GIVEN PROBLEM 1: Please change "grass patch" to "lawn patch" in the listing, from the line containing "How great a" through the end of the listing, both ends included, and give those lines back with nothing else altered. Leave the pictures out.

How to Be Everything: A Guide for Those Who (Still) Don't Know What They Want to Be When They Grow Up
May 01, 2017
Emilie Wapnick is still in the process of answering the question of what she wants to do with her life, and helping others do the same.
I appreciate a book that begins by telling me that "there is nothing wrong with you." I'm not so sure it's true, but I appreciate it.
And, in the way in which Emilie Wapnick applies those words, it is true—and a helpful reminder, at that.
As children, we're all asked what we want to be when we grow up. It's a question that seems pregnant with endless possibility, open imagination, and great promise. That can get bogged down in anxiety as we reach an age when we have to start making tangible decisions based on our answer—what kind of education to pursue, what to major in, where to live—especially for those who aren't sure of their answer, who don't feel like they really have just one, true calling—or at least don't know what it is, who may have multiple, competing interests pulling them in different directions. And yet, the pressure to specialize, to settle on one path, is great. And it is assumed that once we choose it, so long as we don't screw it up, we will be on a neat trajectory to a career associated with that interest.

GIVEN PROBLEM 2: In the book review, what does the reviewer say the book begins by telling the reader?

DATASET CONTENT:
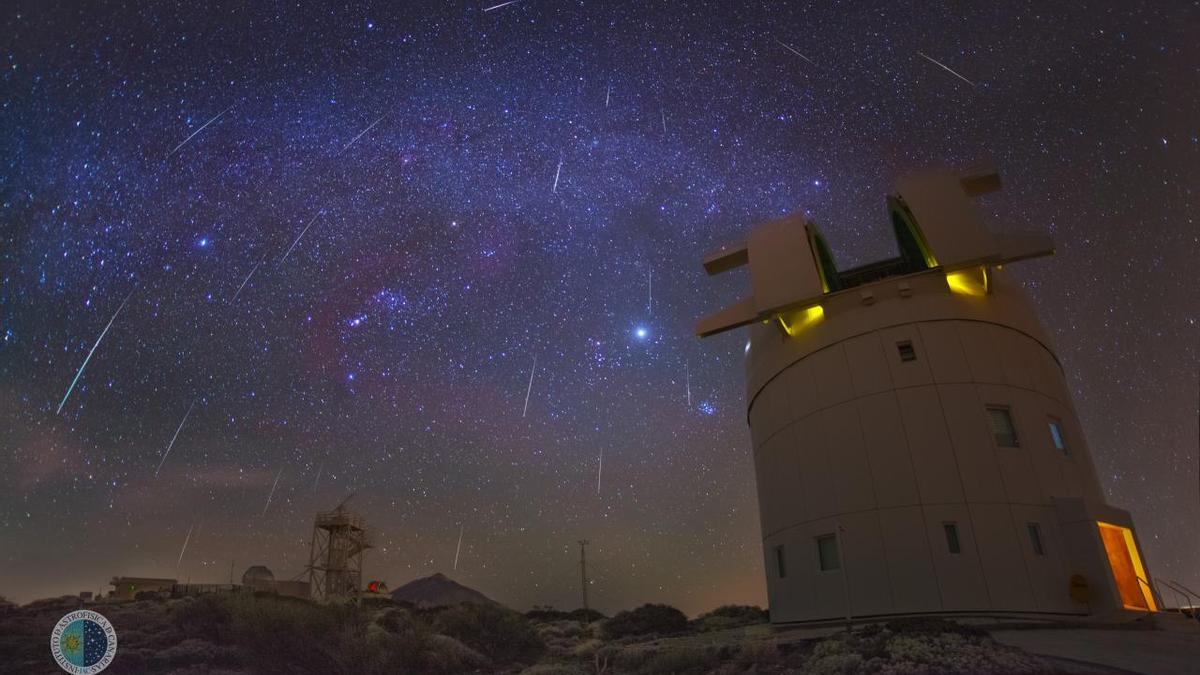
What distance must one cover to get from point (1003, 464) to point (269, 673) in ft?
51.6

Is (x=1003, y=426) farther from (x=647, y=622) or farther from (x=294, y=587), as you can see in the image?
(x=294, y=587)

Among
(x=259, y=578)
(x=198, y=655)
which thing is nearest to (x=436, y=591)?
(x=259, y=578)

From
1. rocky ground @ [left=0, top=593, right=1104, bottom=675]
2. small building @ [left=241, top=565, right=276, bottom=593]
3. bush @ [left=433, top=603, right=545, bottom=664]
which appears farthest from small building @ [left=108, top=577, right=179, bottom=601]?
bush @ [left=433, top=603, right=545, bottom=664]

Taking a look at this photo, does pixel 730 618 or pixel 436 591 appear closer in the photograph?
pixel 730 618

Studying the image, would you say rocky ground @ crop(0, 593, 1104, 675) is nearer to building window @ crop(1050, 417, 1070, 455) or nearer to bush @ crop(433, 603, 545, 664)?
bush @ crop(433, 603, 545, 664)

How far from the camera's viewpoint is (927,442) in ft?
46.4

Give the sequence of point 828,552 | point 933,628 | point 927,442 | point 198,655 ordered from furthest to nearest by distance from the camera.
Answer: point 828,552 < point 927,442 < point 198,655 < point 933,628

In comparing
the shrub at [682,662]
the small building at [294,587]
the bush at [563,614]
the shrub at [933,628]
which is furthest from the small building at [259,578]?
the shrub at [933,628]

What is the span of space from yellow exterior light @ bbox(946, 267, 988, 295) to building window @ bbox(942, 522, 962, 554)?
214 inches

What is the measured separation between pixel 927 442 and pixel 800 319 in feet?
15.0

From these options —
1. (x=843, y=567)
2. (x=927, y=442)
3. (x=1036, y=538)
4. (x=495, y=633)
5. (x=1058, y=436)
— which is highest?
(x=1058, y=436)

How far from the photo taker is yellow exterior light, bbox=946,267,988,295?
611 inches

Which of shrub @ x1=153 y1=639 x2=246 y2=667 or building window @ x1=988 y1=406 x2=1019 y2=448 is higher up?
building window @ x1=988 y1=406 x2=1019 y2=448

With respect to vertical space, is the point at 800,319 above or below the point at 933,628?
above
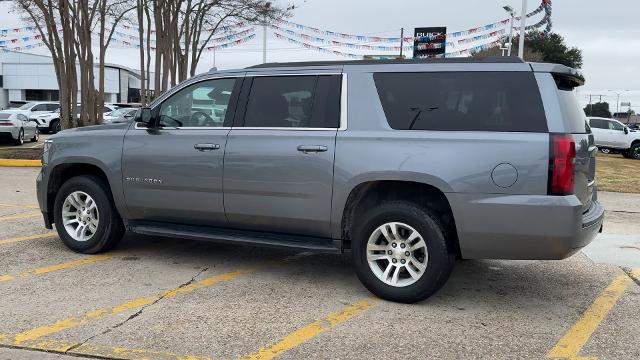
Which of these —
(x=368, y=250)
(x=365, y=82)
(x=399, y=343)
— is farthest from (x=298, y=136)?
(x=399, y=343)

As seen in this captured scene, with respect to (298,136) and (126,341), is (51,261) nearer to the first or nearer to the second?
(126,341)

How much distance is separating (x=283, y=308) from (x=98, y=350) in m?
1.40

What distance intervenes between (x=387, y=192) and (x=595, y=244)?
3.50m

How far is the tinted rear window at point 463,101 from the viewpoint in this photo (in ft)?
14.2

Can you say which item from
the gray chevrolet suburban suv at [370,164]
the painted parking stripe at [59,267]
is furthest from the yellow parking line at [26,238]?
the gray chevrolet suburban suv at [370,164]

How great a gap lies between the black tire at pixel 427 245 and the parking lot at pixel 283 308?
0.41ft

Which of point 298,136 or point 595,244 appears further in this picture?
point 595,244

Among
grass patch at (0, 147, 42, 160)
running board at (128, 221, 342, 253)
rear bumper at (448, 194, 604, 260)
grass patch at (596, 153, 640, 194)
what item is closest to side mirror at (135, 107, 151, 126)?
running board at (128, 221, 342, 253)

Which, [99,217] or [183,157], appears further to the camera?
[99,217]

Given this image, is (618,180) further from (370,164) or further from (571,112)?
(370,164)

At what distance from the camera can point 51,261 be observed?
575cm

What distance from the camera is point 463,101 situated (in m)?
4.50

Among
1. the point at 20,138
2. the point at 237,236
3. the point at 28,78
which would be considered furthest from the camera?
the point at 28,78

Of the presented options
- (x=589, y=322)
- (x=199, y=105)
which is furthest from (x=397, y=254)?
(x=199, y=105)
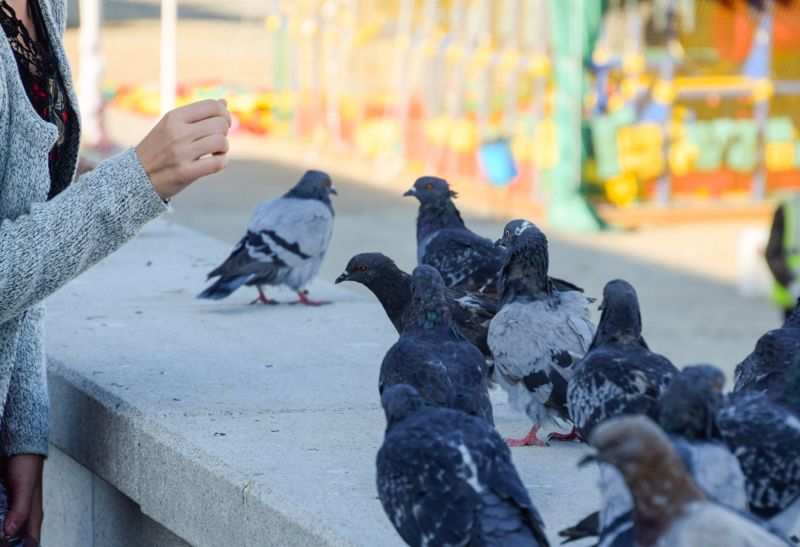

FULL OUTPUT 1:
How great a gap lies between the black tire at pixel 427 245 and the parking lot at pixel 283 308?
0.41ft

Which of point 298,136 or point 595,244 appears further in this picture?
point 595,244

Among
lawn patch at (0, 147, 42, 160)
running board at (128, 221, 342, 253)
rear bumper at (448, 194, 604, 260)
lawn patch at (596, 153, 640, 194)
what item is closest to side mirror at (135, 107, 151, 126)?
running board at (128, 221, 342, 253)

Which, [99,217] or [183,157], appears further to the camera?
[99,217]

Given this image, is (618,180) further from (370,164) or further from (571,112)?
(370,164)

At what distance from the camera can point 51,261 be observed?
575cm

What distance from the camera is point 463,101 situated (in m)?
4.50

Among
1. the point at 20,138
2. the point at 237,236
3. the point at 28,78
which would be considered furthest from the camera?
the point at 28,78

Of the presented options
- (x=589, y=322)
- (x=199, y=105)
which is furthest from (x=397, y=254)?
(x=199, y=105)

FULL OUTPUT 2: It begins by telling the reader that "there is nothing wrong with you."